SEOUL, Oct. 29 (Korea Bizwire) — The Ministry of Science and ICT on Friday said it will come up with measures restricting the concurrent update of routers to prevent recurrence of a network outage that crippled the country earlier this week.
On Monday, wired and wireless network services provided by KT Corp., a major South Korean telecom operator, were disrupted for over an hour from 11:16 a.m. KT users across the country had difficulty gaining access to the internet, payment and phone call services.
KT initially suspected a cyberattack, but later said a routing error that occurred in the process of upgrading equipment was to blame for the network disruptions.
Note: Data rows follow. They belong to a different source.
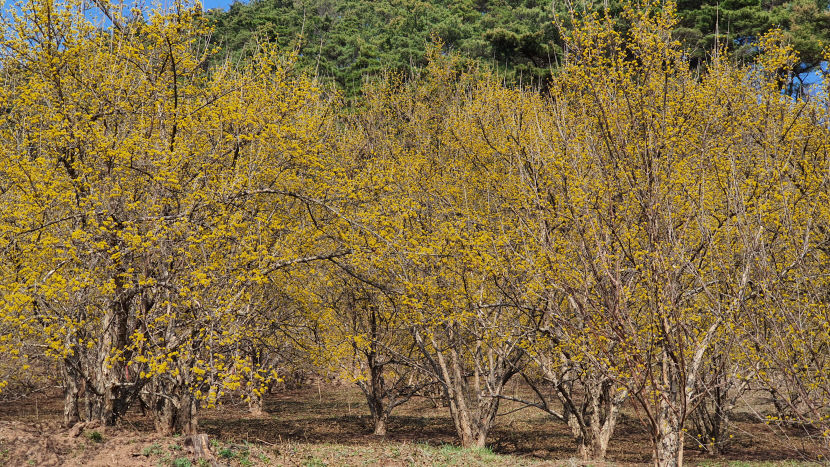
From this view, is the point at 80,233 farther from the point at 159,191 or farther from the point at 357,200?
the point at 357,200

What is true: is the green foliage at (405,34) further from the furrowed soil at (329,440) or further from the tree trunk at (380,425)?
the tree trunk at (380,425)

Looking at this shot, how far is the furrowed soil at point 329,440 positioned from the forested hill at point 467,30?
14401 mm

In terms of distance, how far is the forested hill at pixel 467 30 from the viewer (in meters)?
31.6

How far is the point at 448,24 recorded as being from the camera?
156 feet

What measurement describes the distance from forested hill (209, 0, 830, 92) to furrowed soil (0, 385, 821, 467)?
14.4m

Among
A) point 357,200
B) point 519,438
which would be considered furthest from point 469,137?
point 519,438

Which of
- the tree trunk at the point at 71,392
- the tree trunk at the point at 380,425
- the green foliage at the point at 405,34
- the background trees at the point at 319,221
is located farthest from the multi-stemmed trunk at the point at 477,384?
the green foliage at the point at 405,34

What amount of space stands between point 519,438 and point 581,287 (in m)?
12.1

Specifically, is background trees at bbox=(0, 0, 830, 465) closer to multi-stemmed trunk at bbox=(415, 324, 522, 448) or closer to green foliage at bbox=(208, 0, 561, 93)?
multi-stemmed trunk at bbox=(415, 324, 522, 448)

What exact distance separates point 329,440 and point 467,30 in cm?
3927

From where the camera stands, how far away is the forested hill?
31.6m

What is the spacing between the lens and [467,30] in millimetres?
48250

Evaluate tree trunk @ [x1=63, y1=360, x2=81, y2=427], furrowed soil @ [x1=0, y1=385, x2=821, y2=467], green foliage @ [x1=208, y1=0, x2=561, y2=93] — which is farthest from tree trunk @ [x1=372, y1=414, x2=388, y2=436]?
green foliage @ [x1=208, y1=0, x2=561, y2=93]

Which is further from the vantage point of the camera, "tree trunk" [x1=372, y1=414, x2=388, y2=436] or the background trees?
"tree trunk" [x1=372, y1=414, x2=388, y2=436]
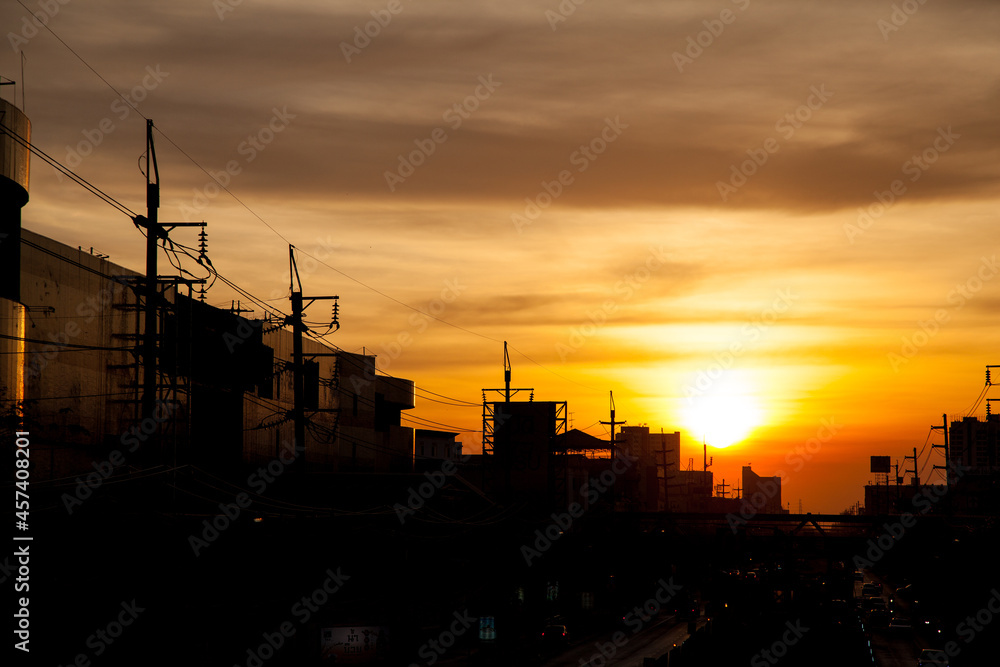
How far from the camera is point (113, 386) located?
58.5 m

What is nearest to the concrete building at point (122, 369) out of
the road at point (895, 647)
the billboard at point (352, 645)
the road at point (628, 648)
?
the billboard at point (352, 645)

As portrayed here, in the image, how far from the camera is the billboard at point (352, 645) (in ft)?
159

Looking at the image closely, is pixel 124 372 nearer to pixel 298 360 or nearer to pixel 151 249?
pixel 298 360

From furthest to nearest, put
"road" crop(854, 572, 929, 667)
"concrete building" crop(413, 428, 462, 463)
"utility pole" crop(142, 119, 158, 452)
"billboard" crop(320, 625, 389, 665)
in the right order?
"concrete building" crop(413, 428, 462, 463)
"road" crop(854, 572, 929, 667)
"billboard" crop(320, 625, 389, 665)
"utility pole" crop(142, 119, 158, 452)

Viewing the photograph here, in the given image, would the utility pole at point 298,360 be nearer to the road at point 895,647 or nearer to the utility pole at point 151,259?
the utility pole at point 151,259

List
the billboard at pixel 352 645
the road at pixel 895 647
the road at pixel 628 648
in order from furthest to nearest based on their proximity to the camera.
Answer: the road at pixel 895 647 < the road at pixel 628 648 < the billboard at pixel 352 645

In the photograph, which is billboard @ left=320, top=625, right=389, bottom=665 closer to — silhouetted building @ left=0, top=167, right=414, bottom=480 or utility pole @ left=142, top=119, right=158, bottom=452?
silhouetted building @ left=0, top=167, right=414, bottom=480

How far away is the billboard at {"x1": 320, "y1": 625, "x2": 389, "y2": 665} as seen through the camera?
48.5 metres

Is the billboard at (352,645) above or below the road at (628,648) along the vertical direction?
above

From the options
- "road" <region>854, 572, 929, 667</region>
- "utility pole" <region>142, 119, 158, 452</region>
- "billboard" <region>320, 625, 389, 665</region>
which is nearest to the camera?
"utility pole" <region>142, 119, 158, 452</region>

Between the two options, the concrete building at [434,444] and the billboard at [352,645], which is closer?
the billboard at [352,645]

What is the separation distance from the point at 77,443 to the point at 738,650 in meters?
38.6

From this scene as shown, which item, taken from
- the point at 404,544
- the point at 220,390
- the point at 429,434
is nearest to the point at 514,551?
the point at 404,544

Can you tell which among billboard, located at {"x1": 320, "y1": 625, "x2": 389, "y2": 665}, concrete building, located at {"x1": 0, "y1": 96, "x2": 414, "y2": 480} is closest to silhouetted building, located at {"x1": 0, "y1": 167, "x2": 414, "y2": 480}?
concrete building, located at {"x1": 0, "y1": 96, "x2": 414, "y2": 480}
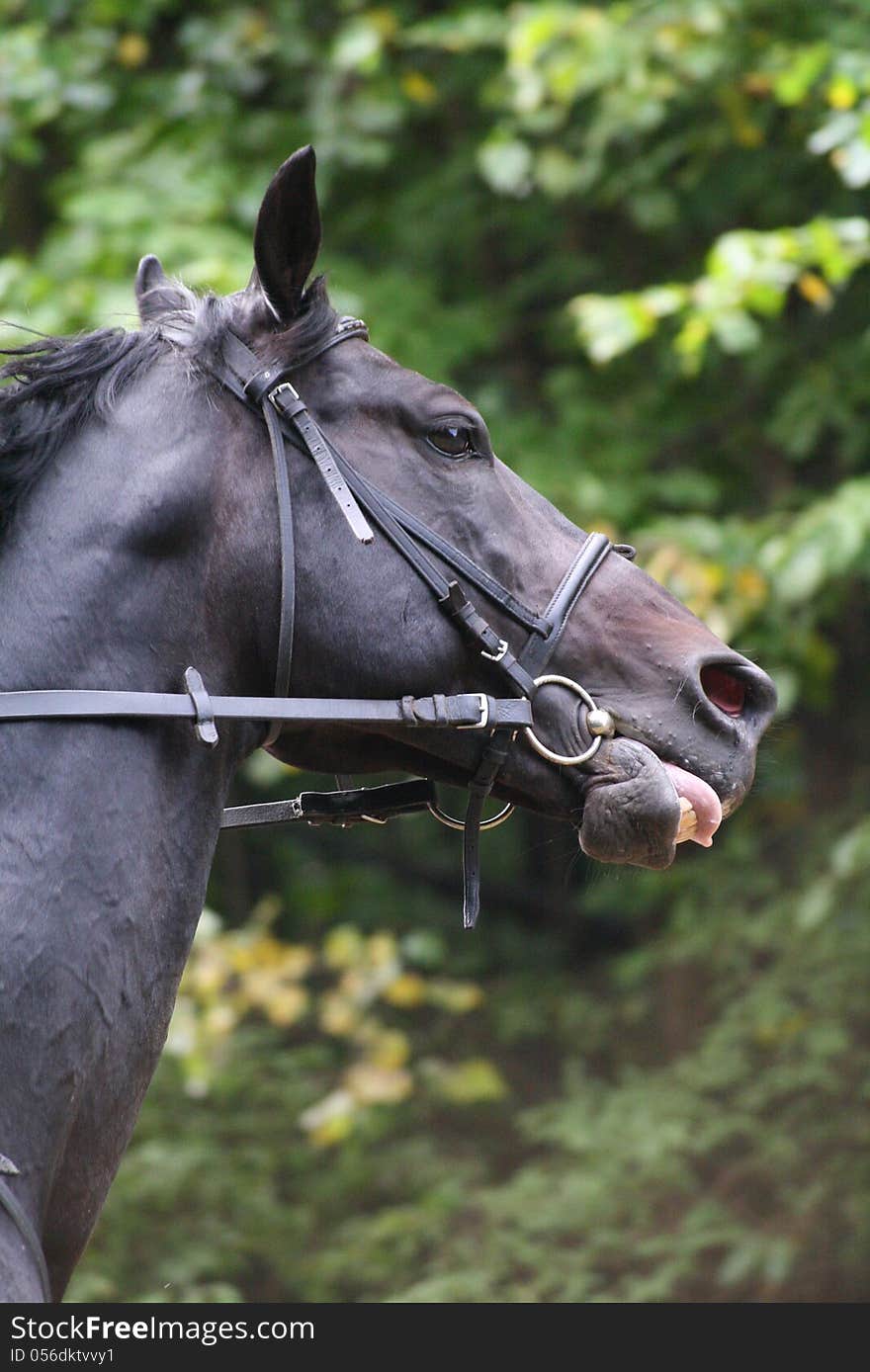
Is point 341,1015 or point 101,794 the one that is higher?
point 341,1015

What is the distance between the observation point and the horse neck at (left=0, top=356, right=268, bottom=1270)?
6.43 ft

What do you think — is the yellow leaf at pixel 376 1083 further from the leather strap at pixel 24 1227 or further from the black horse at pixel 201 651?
the leather strap at pixel 24 1227

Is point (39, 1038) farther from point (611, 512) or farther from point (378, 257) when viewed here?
point (378, 257)

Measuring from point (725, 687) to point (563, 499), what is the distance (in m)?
3.52

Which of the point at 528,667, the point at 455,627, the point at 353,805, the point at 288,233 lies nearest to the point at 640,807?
the point at 528,667

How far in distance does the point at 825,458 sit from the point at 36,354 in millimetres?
5349

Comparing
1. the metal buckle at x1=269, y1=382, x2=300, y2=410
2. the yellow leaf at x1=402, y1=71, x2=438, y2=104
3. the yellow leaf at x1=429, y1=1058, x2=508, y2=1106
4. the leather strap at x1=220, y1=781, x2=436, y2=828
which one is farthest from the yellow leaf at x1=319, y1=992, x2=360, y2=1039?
the metal buckle at x1=269, y1=382, x2=300, y2=410

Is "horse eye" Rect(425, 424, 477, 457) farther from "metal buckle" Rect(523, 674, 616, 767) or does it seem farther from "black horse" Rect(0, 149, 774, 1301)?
"metal buckle" Rect(523, 674, 616, 767)

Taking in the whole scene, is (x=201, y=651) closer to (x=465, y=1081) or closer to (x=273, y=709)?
(x=273, y=709)

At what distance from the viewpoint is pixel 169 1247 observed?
20.9 ft

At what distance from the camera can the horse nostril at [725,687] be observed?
2.35m

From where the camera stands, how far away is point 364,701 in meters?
2.16

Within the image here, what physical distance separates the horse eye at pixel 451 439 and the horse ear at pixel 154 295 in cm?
46
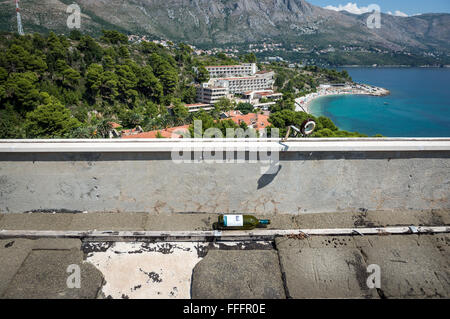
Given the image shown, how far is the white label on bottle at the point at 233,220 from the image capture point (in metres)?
2.85

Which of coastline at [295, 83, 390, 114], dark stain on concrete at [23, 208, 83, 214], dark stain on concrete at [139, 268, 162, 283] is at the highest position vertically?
coastline at [295, 83, 390, 114]

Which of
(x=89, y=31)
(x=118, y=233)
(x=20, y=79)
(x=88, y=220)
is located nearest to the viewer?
(x=118, y=233)

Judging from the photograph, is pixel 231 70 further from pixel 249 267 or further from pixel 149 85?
pixel 249 267

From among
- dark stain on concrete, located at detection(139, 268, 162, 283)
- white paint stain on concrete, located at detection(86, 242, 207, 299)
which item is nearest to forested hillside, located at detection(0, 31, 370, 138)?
white paint stain on concrete, located at detection(86, 242, 207, 299)

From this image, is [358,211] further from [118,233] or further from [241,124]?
[241,124]

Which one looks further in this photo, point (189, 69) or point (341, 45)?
point (341, 45)

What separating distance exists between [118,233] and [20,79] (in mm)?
35354

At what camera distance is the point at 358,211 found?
131 inches

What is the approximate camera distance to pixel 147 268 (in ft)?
7.37

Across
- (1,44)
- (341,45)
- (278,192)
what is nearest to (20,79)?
(1,44)

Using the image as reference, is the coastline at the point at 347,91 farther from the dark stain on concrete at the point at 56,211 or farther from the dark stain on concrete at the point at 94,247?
the dark stain on concrete at the point at 94,247

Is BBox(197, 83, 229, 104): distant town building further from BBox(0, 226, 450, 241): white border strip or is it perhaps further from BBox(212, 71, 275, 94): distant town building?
BBox(0, 226, 450, 241): white border strip

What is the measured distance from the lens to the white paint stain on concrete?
2.07 meters
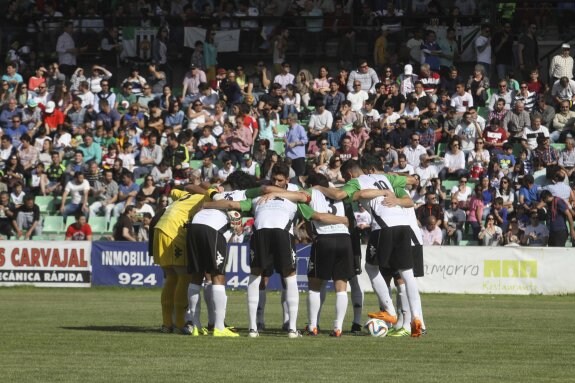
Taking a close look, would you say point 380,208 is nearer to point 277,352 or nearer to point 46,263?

On Friday, Cho Kyeong-sik, second vice science minister, said in a press briefing that the outage was caused by a KT employee’s mistake in typing the setting command while updating the router.
Cho said that the employee forgot to insert the command “exit” as he was finishing updating the router.
The ministry said it is reviewing ways to restrict telecom operators from carrying out concurrent updates of network pathways prevent excessive traffic surge in the server.
It will also introduce a “simulation system” in which companies can locate errors before updating the router.
The ministry on Friday confirmed there were no distributed denial-of-service (DDoS) attacks on KT networks.
A DDoS attack refers to a situation in which a multitude of infected computers are directed to try to communicate with a single other computer, overwhelming its connection bandwidth and crowding out legitimate users from access to the site.